42 patients infected by P. falciparum were enrolled, and 38 fullfilled criteria for per protocol analysis. Only six of 38 (16%) showed a response consistent with senstivity to chloroquine. 25 of 32 failures were confirmed resistant by demonstrating chloroquine levels on day of recurrence exceeding the minimally effective concentration (200 ng/mL whole blood). The 28-day cumulative incidence of resistance in P. falciparum was 68% (95% CI: 0.5260 - 0.8306). Thirty one patients infected by P. vivax were enrolled, and 23 were evaluable for per protocol analysis. 15 out of 23 (65%) subjects had persistent or recurrent parasitaemia.
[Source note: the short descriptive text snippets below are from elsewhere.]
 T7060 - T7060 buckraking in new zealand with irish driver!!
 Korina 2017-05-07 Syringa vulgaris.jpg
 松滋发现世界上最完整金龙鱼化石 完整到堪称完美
Measurement of chloroquine levels confirmed all treatment failures prior to Day-15 as resistant. Beyond Day-15, 4 of 7 recurrences also had drug levels above 100 ng/mL and were classified as resistant. The 28-day cumulative incidence of chloroquine resistance in P. vivax was 43% (95% CI: 0.2715 - 0.6384).

Conclusion

These findings confirm persistantly high levels of resistance to chloroquine by P. falciparum in southern Sumatra, and suggest that high-grade and frequent resistance to chloroquine by P. vivax may be spreading westward in the Indonesia archipelago.

Background

Plasmodium falciparum and Plasmodium vivax each cause an estimated one to two million cases of malaria in Indonesia each year (SEARO). In 2004, the Ministry Health of Indonesia abandoned chloroquine as first-line treatment for P. falciparum and adopted artemisinin-based combination therapy (ACT). Evidence of high levels of chloroquine resistance by P. falciparum from various areas of Indonesia drove this decision [17].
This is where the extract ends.